* Assigned task 1:
Reproduce the passage on AI in maternal health from "Another area where" up to and including "manage high-risk pregnancies.".
* Assigned task 2:
Write the next part of the passage on AI in maternal health, picking up after its final sentence.

Another area where AI is making an impact is through personalised pregnancy support. AI-powered virtual assistants and chatbots are increasingly being used to provide pregnant women with tailored health advice, symptom tracking, and reminders for antenatal visits or medication. These platforms also monitor symptoms like high blood pressure or swelling and recommend when medical attention is necessary. This personalized, ongoing support is especially valuable in areas with limited access to healthcare providers. Similarly, AI-based imaging tools have been developed to monitor placental health, a key factor in preventing complications such as intrauterine growth restriction (IUGR) and preterm birth. AI models can analyse placental images, detecting abnormalities and allowing for early intervention to better manage high-risk pregnancies.

Wearable devices equipped with AI are another exciting development in maternal health. These devices, which include smartwatches and patches, monitor the vital signs of both mother and baby, tracking metrics such as blood pressure, heart rate, sleep patterns, and activity levels. AI analyses this data in real-time to detect potential issues like high blood pressure or irregular foetal heartbeats, enabling timely interventions even in remote areas. Additionally, AI models are being used to reduce unnecessary caesarean sections by providing obstetricians with real-time recommendations based on a woman's medical history, labour progress, and foetal conditions. This helps ensure that caesarean sections are only performed when absolutely necessary, reducing the risk of complications from unnecessary surgeries.

* Supplied data:

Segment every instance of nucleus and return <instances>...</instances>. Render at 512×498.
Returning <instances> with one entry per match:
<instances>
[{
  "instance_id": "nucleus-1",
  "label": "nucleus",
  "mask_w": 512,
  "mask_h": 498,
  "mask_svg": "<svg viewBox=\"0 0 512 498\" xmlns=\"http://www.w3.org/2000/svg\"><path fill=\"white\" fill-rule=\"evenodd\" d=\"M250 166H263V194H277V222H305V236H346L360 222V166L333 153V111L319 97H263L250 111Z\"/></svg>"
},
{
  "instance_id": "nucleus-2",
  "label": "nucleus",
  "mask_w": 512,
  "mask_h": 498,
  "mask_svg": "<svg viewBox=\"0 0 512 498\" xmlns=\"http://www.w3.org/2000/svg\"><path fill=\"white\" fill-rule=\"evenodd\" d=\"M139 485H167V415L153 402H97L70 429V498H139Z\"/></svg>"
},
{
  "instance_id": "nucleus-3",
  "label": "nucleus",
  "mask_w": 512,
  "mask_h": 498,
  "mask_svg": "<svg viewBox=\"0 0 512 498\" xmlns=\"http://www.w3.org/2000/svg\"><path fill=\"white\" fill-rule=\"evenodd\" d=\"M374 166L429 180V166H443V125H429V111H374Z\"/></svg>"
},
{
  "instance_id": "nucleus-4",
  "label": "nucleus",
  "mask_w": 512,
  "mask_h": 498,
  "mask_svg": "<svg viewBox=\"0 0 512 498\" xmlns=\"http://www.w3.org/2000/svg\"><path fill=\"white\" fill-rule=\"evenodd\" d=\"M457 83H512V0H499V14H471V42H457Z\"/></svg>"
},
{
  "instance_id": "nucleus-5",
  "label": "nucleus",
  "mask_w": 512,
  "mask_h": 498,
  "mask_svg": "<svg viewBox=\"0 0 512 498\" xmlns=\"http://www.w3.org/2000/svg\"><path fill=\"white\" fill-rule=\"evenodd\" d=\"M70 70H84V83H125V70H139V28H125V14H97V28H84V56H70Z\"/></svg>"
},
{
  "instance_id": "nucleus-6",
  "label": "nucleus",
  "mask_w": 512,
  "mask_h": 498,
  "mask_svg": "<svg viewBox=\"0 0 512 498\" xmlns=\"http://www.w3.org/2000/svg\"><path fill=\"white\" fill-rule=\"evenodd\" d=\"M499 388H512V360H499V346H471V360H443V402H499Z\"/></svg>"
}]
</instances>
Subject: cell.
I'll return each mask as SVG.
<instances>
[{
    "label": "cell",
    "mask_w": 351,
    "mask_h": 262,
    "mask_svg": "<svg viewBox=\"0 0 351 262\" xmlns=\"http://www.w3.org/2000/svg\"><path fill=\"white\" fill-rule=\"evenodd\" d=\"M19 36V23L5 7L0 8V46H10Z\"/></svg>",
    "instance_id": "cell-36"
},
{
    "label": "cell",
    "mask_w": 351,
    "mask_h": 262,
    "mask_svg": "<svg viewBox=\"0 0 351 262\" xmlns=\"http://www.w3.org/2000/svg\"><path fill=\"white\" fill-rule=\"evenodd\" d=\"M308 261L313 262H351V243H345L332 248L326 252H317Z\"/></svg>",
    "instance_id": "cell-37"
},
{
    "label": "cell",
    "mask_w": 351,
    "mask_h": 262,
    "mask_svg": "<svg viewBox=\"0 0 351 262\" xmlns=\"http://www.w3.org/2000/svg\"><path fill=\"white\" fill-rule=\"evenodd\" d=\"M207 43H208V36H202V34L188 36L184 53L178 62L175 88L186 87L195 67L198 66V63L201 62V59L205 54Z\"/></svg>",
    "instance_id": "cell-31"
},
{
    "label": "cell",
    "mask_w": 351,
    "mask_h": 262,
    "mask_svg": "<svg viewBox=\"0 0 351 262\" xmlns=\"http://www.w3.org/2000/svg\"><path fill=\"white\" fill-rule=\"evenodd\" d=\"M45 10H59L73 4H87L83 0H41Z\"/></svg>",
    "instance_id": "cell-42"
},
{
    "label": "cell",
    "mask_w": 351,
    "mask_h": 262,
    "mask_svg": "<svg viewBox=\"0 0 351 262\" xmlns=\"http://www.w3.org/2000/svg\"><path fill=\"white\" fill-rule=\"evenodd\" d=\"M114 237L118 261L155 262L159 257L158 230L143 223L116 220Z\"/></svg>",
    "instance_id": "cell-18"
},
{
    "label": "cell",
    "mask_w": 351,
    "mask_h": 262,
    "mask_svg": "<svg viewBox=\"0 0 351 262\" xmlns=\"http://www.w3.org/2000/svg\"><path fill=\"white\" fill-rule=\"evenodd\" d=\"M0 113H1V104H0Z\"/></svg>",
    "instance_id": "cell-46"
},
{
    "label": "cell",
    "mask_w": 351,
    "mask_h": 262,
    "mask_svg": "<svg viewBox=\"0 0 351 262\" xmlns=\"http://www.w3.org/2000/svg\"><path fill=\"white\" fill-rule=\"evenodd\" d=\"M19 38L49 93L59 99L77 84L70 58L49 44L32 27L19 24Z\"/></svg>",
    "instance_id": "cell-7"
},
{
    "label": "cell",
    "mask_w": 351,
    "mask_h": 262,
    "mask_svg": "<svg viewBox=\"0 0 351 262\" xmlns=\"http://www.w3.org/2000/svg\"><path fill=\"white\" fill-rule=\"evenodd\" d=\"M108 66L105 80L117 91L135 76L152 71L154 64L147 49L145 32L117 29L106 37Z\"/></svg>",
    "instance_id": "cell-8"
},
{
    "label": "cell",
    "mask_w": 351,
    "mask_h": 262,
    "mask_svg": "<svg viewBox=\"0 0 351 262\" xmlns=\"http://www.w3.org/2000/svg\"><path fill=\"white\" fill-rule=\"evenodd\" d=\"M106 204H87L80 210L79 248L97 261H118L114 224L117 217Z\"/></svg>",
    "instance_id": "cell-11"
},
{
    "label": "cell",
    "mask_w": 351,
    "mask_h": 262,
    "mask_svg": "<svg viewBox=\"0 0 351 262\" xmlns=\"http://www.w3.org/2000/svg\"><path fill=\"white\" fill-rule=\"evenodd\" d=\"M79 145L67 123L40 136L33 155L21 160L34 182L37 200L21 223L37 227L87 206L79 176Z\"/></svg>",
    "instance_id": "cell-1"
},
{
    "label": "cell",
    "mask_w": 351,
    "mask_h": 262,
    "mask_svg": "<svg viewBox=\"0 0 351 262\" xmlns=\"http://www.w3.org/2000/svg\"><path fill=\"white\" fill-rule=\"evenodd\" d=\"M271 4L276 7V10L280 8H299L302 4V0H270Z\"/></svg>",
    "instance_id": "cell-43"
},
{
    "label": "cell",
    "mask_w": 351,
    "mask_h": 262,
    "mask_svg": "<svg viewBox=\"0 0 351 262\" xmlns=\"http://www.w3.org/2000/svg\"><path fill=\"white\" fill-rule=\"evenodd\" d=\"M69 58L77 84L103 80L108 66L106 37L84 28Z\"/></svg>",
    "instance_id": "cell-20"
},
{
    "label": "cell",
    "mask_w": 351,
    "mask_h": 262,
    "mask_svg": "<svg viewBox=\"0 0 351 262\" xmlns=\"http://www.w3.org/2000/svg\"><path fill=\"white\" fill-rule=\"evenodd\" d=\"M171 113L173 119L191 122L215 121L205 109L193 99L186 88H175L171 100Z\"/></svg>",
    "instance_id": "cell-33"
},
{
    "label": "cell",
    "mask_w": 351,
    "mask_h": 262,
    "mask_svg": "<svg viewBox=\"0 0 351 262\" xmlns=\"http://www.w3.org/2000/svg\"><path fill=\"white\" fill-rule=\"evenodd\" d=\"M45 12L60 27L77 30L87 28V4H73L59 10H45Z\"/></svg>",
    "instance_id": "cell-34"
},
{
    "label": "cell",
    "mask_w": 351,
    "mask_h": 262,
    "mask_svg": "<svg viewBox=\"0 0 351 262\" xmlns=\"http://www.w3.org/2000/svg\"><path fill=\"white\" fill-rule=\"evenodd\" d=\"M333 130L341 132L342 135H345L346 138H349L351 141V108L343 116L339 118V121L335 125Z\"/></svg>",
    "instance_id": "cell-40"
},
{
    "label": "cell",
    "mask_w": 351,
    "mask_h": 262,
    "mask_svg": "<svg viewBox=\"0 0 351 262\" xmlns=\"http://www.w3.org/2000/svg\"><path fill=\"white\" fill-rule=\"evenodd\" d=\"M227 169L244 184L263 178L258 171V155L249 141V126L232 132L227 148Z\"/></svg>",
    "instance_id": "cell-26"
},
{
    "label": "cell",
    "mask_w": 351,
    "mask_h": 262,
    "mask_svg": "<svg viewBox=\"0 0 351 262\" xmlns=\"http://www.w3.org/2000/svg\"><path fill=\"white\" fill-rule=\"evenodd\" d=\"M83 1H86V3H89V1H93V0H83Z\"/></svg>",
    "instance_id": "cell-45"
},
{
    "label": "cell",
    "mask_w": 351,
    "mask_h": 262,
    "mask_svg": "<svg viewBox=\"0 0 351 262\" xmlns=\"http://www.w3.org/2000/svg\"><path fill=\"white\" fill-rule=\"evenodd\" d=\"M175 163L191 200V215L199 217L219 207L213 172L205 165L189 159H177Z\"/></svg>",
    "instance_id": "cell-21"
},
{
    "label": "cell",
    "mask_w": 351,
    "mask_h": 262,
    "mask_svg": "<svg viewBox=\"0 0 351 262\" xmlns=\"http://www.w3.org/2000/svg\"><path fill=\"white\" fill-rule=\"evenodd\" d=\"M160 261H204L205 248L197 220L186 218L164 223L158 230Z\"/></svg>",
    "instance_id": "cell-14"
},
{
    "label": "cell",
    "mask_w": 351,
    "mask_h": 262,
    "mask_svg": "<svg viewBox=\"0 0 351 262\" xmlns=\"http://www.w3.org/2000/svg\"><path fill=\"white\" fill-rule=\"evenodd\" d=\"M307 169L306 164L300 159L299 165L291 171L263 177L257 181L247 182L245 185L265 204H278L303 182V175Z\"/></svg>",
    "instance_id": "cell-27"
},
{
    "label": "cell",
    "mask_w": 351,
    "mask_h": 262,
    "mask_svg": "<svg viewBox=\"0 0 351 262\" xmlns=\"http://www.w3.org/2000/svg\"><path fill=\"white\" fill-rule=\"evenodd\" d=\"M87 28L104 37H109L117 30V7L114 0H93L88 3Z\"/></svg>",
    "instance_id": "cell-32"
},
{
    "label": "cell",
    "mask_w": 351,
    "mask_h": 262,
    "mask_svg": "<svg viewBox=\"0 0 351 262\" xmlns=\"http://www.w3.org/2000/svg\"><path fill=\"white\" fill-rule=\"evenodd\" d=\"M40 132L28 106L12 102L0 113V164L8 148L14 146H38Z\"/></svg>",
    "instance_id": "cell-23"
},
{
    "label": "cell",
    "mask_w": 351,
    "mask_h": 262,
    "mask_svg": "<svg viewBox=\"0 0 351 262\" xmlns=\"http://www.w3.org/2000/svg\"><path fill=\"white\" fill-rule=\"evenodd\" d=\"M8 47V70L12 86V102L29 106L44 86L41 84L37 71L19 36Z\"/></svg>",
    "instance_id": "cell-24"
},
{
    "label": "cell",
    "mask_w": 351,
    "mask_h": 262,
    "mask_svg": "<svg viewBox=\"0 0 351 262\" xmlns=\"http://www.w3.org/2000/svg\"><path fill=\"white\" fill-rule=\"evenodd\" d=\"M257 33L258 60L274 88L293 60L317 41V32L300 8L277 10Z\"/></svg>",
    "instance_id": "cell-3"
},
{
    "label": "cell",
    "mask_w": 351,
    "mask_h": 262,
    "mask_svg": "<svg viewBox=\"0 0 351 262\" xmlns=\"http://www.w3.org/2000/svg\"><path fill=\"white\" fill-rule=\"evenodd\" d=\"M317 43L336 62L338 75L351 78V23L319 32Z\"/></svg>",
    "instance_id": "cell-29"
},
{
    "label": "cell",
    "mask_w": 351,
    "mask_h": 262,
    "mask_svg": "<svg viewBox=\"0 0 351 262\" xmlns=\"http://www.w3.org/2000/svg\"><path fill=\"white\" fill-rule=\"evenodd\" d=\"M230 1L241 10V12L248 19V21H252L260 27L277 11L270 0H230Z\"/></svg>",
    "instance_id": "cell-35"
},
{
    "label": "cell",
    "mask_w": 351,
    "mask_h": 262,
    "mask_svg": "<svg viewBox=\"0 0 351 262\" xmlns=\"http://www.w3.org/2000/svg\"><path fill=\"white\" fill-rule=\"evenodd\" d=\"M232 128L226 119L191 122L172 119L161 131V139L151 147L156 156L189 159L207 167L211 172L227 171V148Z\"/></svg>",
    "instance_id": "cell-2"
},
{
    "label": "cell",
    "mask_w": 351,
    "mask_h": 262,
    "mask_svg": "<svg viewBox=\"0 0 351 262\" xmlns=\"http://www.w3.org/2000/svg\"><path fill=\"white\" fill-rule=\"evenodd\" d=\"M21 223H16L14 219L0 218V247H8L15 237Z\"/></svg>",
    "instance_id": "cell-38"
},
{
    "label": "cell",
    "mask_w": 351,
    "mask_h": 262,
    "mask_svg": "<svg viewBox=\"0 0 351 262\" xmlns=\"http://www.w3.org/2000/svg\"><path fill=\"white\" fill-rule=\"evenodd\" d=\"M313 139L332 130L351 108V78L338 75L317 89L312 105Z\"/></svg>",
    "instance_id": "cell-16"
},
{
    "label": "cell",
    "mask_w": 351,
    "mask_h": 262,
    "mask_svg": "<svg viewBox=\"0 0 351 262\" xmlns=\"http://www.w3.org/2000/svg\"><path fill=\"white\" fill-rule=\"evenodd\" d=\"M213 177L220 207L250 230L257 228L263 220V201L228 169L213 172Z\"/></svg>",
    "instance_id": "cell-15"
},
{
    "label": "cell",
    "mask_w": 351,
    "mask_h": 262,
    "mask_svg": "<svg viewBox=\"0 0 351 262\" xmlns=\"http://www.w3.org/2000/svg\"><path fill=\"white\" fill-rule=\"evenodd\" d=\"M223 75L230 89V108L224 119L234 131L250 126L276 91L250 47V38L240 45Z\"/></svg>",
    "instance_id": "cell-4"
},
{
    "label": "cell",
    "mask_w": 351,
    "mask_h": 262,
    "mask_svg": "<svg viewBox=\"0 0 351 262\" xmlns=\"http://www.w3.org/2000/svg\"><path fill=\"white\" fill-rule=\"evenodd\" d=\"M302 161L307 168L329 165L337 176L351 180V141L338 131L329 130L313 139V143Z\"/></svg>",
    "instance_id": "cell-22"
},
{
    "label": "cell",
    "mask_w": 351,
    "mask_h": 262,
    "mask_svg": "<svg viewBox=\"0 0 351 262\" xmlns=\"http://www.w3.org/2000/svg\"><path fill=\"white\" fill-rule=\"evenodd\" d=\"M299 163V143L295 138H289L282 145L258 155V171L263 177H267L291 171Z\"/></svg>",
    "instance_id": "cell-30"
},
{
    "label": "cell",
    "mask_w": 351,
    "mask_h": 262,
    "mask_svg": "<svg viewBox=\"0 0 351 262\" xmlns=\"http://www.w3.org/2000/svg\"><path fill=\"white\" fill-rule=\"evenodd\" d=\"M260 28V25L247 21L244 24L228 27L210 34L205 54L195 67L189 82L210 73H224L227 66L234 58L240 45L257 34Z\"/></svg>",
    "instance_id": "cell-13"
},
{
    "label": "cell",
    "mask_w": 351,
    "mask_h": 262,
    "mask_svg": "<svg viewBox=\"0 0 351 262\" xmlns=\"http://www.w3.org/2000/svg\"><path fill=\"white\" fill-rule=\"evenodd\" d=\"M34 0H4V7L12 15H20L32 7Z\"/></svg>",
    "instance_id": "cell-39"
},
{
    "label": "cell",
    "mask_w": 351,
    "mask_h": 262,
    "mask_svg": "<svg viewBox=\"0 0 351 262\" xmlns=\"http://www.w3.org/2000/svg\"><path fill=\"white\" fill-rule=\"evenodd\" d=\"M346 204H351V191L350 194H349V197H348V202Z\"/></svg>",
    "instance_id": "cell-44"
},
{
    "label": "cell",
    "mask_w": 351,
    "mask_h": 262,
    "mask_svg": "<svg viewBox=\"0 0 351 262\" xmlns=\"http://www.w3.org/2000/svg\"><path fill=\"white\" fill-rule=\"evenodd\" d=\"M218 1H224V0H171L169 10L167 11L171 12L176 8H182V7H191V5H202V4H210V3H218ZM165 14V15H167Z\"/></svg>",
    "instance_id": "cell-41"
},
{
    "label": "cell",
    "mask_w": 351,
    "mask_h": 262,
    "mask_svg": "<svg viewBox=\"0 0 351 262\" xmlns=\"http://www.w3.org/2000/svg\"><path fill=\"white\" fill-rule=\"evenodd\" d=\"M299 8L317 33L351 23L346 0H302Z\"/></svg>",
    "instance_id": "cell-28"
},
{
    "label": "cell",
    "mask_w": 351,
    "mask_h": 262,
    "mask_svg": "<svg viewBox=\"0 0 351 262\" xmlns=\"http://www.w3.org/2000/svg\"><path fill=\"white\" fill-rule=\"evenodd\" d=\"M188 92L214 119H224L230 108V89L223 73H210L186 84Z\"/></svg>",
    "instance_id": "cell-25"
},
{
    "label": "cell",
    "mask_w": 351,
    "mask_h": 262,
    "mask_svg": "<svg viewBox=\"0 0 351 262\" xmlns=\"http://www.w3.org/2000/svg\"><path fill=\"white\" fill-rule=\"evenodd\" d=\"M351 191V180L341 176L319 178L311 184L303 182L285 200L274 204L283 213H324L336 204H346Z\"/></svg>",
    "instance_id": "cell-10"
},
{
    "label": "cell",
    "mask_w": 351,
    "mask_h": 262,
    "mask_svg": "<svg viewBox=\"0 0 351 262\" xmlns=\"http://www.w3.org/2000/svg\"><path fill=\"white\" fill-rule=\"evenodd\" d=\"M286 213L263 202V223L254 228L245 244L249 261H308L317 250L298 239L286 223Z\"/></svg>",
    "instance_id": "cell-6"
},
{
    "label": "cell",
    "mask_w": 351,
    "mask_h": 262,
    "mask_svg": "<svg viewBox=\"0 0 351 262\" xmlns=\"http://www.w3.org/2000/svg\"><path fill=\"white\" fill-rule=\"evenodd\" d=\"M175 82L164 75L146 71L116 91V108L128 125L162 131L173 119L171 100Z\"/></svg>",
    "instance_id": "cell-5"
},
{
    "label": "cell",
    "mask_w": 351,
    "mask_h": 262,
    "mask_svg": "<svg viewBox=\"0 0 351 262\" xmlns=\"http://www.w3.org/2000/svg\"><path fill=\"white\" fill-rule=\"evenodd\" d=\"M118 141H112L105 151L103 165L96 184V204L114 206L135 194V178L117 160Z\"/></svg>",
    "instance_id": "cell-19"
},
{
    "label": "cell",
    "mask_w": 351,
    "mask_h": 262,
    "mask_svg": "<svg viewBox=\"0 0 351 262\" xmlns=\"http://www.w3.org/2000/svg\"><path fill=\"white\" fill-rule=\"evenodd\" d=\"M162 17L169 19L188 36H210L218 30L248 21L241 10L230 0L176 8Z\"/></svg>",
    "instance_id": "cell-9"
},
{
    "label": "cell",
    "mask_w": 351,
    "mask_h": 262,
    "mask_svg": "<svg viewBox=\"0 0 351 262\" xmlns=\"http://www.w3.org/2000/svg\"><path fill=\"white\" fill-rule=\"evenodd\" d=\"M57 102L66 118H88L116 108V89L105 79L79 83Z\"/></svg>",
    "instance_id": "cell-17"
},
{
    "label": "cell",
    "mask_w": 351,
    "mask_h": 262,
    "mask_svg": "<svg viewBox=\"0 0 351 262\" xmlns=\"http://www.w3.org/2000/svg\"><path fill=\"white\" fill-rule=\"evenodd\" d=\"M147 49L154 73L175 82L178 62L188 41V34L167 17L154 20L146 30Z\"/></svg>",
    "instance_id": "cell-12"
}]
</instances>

* Written reply 1:
Another area where AI is making an impact is through personalised pregnancy support. AI-powered virtual assistants and chatbots are increasingly being used to provide pregnant women with tailored health advice, symptom tracking, and reminders for antenatal visits or medication. These platforms also monitor symptoms like high blood pressure or swelling and recommend when medical attention is necessary. This personalized, ongoing support is especially valuable in areas with limited access to healthcare providers. Similarly, AI-based imaging tools have been developed to monitor placental health, a key factor in preventing complications such as intrauterine growth restriction (IUGR) and preterm birth. AI models can analyse placental images, detecting abnormalities and allowing for early intervention to better manage high-risk pregnancies.

* Written reply 2:
Radiology

Imaging data plays a critical role in gynaecological disease diagnosis, treatment, and monitoring, and AI-enabled image analysis is emerging as a transformative tool in this field. One of the most challenging aspects of imaging data analysis is object recognition. Computer science has made significant advancements in this area, evolving from early achievements in recognising handwritten digits in the 1990s (LeCun et al., 1998) to the development of advanced neural networks. A notable example is the ImageNet project, which provided a massive dataset for researchers to train their algorithms, leading to significant improvements in classification accuracy(Deng et al., 2009). By 2015, Microsoft's ResNet achieved a remarkable error rate of 3.5% on the ImageNet dataset, outperforming the human benchmark of 5.1%(He et al., 2016). Since then, many deep learning (DL) models have surpassed the 5% error rate, demonstrating the effectiveness of neural networks in image pattern recognition.

Computer-Aided Diagnosis (CAD) techniques have become a critical application of artificial intelligence (AI) in medical imaging, particularly in women's health. These systems are designed to assist radiologists and healthcare professionals by analysing medical images, such as ultrasounds, mammograms, MRI scans, and CT scans, to detect abnormalities more quickly and accurately. In women’s health, CAD systems are extensively used for diagnosing conditions such as breast cancer, ovarian cancer, cervical cancer, and other gynaecological disorders. The role of CAD is becoming increasingly important as healthcare providers seek to improve early detection rates and provide more accurate diagnoses. One of the primary functions of CAD systems is to process and analyse images using AI algorithms, particularly machine learning and deep learning. These systems can highlight areas of concern in medical images, such as potential tumours, abnormal tissue growth, or structural changes that might not be immediately noticeable to the human eye. After processing the image, the CAD system provides diagnostic suggestions or risk assessments, offering an additional layer of decision support for radiologists or physicians. This makes CAD particularly valuable in conditions where early diagnosis is critical, such as cancer.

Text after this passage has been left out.